▶ _READING TEXT_

■ ■ ■ ■ ■ ■ ■

Brian Eisner

Biographical details
- Born: July 24, 1940
- Died: September 10, 2025 (aged 85)

Playing career
- early 1960s: Michigan State

Coaching career (HC unless noted)
- 1963–1969: Toledo
- 1969–1999: Michigan

Head coaching record
- Overall: 525–231–1

Accomplishments and honors

Championships
- 4 MAC 18 Big Ten

= Brian Eisner =

American tennis player and coach (1940–2025)

Brian Eisner (July 24, 1940 – September 10, 2025) was an American tennis player and coach. He played collegiate tennis at Michigan State University from 1960 to 1962. From 1963 to 1969, he was the head tennis coach at the University of Toledo. During his 30 years as the head coach of the men's tennis team at the University of Michigan, he led the team to 18 Big Ten Conference Championships, including 16 in a row. He is the winningest tennis coach in University of Michigan history and has been inducted into the Athletic Halls of Fame at Michigan, Toledo, and the Intercollegiate Tennis Association.

==Early years==
A native of Manitowoc, Wisconsin, Eisner played collegiate tennis for Michigan State University. He was the runner-up for the Big Ten Conference singles championship in 1960 and was selected as the captain of the Michigan State Spartans tennis team in 1961 and 1962.

==University of Toledo==
In September 1963, Eisner was named the head coach of the men's tennis team at the University of Toledo. He served in that position until 1969, leading Toledo to four consecutive Mid-American Conference championships from 1966 to 1969 and compiling a record of 76-30-1. Eisner's younger brother, Dean Eisner, was the No. 1 singles player for the Toledo Rockets in 1966.

==University of Michigan==
In September 1969, Eisner was hired as the head coach of the Michigan Wolverines men's tennis team. Upon arriving in Ann Arbor, Eisner began lobbying to enhance the university's tennis facilities and recruiting the nation's top tennis players and had success with players like Peter Fleming, Victor Amaya, and Freddy de Jesús.

■ ■ ■ ■ ■ ■ ■

▶ _DATA LISTING_

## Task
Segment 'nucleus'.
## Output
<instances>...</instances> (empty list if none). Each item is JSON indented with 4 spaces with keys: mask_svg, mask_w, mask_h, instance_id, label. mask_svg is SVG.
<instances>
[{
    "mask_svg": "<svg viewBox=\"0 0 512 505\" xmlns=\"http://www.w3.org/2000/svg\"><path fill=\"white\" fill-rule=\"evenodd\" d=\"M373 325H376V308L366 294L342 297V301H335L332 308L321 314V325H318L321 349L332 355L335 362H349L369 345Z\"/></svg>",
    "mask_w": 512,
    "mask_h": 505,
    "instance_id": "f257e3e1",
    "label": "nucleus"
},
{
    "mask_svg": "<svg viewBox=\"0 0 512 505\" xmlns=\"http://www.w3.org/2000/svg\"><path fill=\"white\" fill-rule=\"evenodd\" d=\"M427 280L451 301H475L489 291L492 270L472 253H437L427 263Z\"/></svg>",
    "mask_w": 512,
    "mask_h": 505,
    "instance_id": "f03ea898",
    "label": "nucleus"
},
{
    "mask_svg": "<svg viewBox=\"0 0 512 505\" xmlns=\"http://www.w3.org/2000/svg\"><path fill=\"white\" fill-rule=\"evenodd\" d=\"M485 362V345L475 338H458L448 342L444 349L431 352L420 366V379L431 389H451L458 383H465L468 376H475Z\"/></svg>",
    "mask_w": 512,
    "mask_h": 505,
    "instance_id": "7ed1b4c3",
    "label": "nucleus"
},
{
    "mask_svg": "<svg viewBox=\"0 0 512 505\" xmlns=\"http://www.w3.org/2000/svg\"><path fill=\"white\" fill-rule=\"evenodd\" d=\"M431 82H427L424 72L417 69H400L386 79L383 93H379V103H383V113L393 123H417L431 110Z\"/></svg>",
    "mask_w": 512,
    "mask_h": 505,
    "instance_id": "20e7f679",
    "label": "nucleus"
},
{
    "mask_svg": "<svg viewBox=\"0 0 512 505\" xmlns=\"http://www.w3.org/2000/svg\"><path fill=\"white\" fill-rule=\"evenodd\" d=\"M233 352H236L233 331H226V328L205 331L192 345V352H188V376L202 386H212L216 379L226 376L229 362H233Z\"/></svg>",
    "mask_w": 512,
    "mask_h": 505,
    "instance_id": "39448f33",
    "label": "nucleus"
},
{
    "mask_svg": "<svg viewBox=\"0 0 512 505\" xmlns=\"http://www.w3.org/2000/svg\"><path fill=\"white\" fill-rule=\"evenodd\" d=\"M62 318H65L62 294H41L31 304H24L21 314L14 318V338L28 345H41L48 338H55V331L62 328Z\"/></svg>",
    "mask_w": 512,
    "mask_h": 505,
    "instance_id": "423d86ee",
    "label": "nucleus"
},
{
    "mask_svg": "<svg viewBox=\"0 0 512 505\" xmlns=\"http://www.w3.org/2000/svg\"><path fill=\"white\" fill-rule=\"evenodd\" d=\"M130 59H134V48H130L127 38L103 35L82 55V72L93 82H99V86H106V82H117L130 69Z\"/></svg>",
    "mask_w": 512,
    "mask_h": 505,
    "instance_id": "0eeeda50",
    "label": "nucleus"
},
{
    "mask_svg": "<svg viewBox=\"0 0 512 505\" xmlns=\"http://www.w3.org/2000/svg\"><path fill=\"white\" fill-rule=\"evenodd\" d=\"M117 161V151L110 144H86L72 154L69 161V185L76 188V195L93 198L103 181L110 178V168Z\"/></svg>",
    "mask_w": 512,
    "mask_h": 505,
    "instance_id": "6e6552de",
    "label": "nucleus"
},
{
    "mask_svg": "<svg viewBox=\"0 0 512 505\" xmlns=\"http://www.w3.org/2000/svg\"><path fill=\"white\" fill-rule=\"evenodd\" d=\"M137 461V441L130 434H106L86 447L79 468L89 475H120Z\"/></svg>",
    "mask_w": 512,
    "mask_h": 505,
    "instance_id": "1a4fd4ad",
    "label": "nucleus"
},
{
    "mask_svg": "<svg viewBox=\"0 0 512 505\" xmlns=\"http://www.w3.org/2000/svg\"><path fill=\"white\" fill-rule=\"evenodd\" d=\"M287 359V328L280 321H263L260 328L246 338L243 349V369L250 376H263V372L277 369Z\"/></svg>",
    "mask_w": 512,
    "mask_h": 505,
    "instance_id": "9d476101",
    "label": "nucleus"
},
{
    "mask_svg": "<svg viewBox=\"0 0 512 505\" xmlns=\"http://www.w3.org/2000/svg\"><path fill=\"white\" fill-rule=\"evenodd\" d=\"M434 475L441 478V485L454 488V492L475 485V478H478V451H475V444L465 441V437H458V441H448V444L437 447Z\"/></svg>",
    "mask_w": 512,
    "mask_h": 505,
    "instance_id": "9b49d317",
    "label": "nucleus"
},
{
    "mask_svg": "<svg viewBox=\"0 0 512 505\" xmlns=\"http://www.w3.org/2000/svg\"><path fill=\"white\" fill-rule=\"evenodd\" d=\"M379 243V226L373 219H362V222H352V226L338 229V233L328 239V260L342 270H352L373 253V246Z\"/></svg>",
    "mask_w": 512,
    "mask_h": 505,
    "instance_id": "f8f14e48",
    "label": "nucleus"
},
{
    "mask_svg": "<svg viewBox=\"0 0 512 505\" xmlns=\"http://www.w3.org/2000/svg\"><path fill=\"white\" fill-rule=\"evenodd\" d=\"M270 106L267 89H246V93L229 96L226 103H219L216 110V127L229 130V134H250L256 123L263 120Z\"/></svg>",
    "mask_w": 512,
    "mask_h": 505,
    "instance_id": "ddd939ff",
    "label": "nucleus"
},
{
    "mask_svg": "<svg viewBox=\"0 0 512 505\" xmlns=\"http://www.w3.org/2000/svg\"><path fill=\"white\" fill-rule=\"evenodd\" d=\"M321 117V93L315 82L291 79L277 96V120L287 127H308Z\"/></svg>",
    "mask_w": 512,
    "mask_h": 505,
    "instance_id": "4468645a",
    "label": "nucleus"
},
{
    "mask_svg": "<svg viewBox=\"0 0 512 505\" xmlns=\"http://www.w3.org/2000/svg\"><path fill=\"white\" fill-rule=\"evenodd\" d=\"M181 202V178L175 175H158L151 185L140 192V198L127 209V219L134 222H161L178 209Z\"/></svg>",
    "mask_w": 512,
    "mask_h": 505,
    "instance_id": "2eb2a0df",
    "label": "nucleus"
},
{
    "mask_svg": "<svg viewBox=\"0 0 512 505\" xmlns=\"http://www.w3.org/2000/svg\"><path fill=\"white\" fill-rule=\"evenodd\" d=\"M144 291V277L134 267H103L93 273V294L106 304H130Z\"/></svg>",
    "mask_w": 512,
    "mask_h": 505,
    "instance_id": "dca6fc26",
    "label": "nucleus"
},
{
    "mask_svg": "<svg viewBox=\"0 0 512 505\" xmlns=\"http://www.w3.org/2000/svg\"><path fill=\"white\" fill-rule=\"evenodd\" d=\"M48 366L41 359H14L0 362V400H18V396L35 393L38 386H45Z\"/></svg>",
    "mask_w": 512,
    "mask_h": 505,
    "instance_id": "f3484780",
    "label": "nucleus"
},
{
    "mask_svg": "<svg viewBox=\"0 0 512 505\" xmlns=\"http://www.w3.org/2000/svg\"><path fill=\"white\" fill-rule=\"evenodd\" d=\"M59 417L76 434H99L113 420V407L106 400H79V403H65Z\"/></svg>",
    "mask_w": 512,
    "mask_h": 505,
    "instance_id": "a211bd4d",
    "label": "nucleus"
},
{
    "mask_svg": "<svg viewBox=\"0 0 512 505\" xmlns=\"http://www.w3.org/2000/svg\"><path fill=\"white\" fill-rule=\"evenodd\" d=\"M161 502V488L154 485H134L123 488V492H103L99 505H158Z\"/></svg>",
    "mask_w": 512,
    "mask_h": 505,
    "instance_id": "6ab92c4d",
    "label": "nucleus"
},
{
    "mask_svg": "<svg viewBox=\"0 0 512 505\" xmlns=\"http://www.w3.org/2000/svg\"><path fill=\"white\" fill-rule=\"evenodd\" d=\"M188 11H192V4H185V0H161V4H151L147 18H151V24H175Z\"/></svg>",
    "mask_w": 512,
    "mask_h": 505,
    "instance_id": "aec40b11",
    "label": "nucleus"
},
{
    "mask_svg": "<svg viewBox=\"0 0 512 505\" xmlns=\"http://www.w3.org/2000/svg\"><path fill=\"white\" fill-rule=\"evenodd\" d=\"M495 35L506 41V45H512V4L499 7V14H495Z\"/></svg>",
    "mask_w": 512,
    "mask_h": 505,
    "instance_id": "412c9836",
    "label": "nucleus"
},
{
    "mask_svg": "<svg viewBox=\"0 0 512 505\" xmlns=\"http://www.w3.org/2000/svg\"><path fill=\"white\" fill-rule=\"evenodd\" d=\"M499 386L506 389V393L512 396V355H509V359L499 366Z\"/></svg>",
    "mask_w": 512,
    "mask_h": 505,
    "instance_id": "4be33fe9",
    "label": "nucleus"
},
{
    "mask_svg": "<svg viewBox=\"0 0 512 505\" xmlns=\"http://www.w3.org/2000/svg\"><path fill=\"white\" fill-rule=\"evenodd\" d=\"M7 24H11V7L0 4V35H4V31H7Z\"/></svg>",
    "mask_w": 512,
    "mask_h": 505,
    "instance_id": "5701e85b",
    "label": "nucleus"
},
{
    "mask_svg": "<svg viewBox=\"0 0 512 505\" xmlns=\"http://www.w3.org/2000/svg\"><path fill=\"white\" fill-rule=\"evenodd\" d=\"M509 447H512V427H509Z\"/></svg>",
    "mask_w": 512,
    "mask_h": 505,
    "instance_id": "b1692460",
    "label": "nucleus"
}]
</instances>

■ ■ ■ ■ ■ ■ ■

▶ _PROBLEMS_
A. In the entries, from their first line up to and including the line with "325H376V308L366 294L342 297V301H335L332", rename "Segment" to "Outline" and write those lines out again with everything else unchanged.
B. Carry the Brian Eisner biography forward from its last sentence.

▶ _EXERCISE ANSWERS_
A.
## Task
Outline 'nucleus'.
## Output
<instances>...</instances> (empty list if none). Each item is JSON indented with 4 spaces with keys: mask_svg, mask_w, mask_h, instance_id, label. mask_svg is SVG.
<instances>
[{
    "mask_svg": "<svg viewBox=\"0 0 512 505\" xmlns=\"http://www.w3.org/2000/svg\"><path fill=\"white\" fill-rule=\"evenodd\" d=\"M373 325H376V308L366 294L342 297V301H335L332 308L321 314V325H318L321 349L332 355L335 362H349L369 345Z\"/></svg>",

B.
Eisner served as Michigan's head tennis coach from 1969 to 1999, compiling a record of 449-201 in dual meets and leading the Wolverines to 18 Big Ten Conference tennis championships, including 16 consecutive conference championships from 1970 to 1982. In 1985, columnist Phil Nussel wrote in The Michigan Daily:"There is no doubt in my mind that the top active coach at Michigan today is men's tennis coach Brian Eisner. That's a tough proclamation to make with the likes of Bo Schembechler, Bud Middaugh, and Bill Frieder on hand. But then again, none of these coaches can claim to have won 14 straight Big Ten titles. Eisner took his Wolverine squads to the Big Ten championship from 1970-1983. After that, he took these teams to the NCAA tournament -- all 14 years."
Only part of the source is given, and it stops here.